Dewi Sambi bertemu kembali dengan Mei Shin. Saat itu Mei Shin sedang dalam perjalanan ke Majapahit untuk mengobati Sang Prabu Kertarajasa Jayawardana. Dewi Sambi tidak menyangka kalau Mei Shin masih hidup. Dewi Sambi kemudian bertarung melawan Mei Shin. Dia ingin membunuh Mei Shin karena Mei Shin dianggap mempunyai hubungan dengan Arya Kamandanu. Namun Dewi Sambi selalu gagal menyerang dengan Pukulan Tapakwisanya ketubuh Mei Shin. Setiap kali Aji Tapakwisa akan mengenai dirinya Mei Shin selalu bisa menghindar. Akhirnya Dewi Sambi menggunakan tipu muslihat. Dia berpura-pura minta maaf kepada Mei Shin. Ketika Mei Shin sedang lengah, Dewi Sambi membokongnya. Tetapi lagi-lagi Dewi Sambi tidak berhasil. Aji Tapakwisanya malah berbalik mengenai dirinya sendiri, sehingga Dewi Sambi tewas dengan tubuh tertancap di tonggak kayu runcing. Itu adalah akibat kutukan Resi Wisambudi seorang pertapa yang dibunuhnya bersama Arya Dwipangga.

Empu Renteng

Adalah seorang pendekar yang tidak banyak bicara. Dia tidak kalah sakti dengan Empu Tong Bajil dan Dewi Sambi. Pendekar dari Gunung Petiri ini mempunyai sebilah pedang ampuh berwarna kuning, sehingga disebut dengan Pedang Kuning. Dengan Pedang Kuning ini Empu Renteng bisa membunuh lawannya hanya dalam waktu beberapa detik. Selain itu dia juga memiliki ilmu kebal yang bernama Blabak Pengantolan. Tidak ada senjata apapun yang mampu untuk menembus kulitnya, termasuk juga senjata pusaka sekalipun.
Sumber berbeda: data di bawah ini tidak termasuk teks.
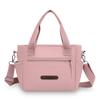 Nylon Shoulder Bag Women's Tote Bag Solid Color Portable Crossbody Bag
Ketika terjadi peperangan antara Majapahit melawan Kediri Empu Renteng bertarung melawan Ranggalawe. Empu Renteng mati-matian melawan Ranggalawe. Ternyata Ilmu Blabak Pengantolan masih kalah kuat dengan senjata pusaka keris milik Ranggalawe sehingga tidak mampu menahan tajamnya Keris Megalamat pusaka milik Ranggalawe, sehingga Empu Rentengpun terluka parah. Empu Renteng akhirnya berpisah dengan Empu Tong Bajil.Dia bermaksud untuk mencari seorang tabib agar bisa menyembuhkan luka-luka dalamnya. Namun dia malah berujung nasib sial karena bertemu dengan musuh lamanya, yaitu Watukura.

Watukura ingin menguji sejauh mana kemampuan Arya Dwipangga yang sudah menguasai ajian Kidung Pamungkas. Dia menyuruh Arya Dwipangga untuk bertarung melawan Empu Renteng. Tentu saja Empu Renteng yang sedang terluka itu tidak mampu melawan ajian Kidung Pamungkas milik Arya Dwipangga. Akhirnya diapun tewas terkena Aji Kidung Pamungkas. Namun pada sisa-sisa kekuatannya Empu Renteng melemparkan Pedang Kuningnya kepada Watukura, sehingga Watukura pun ikut tewas tertembus pedang kuning milik Empu Renteng.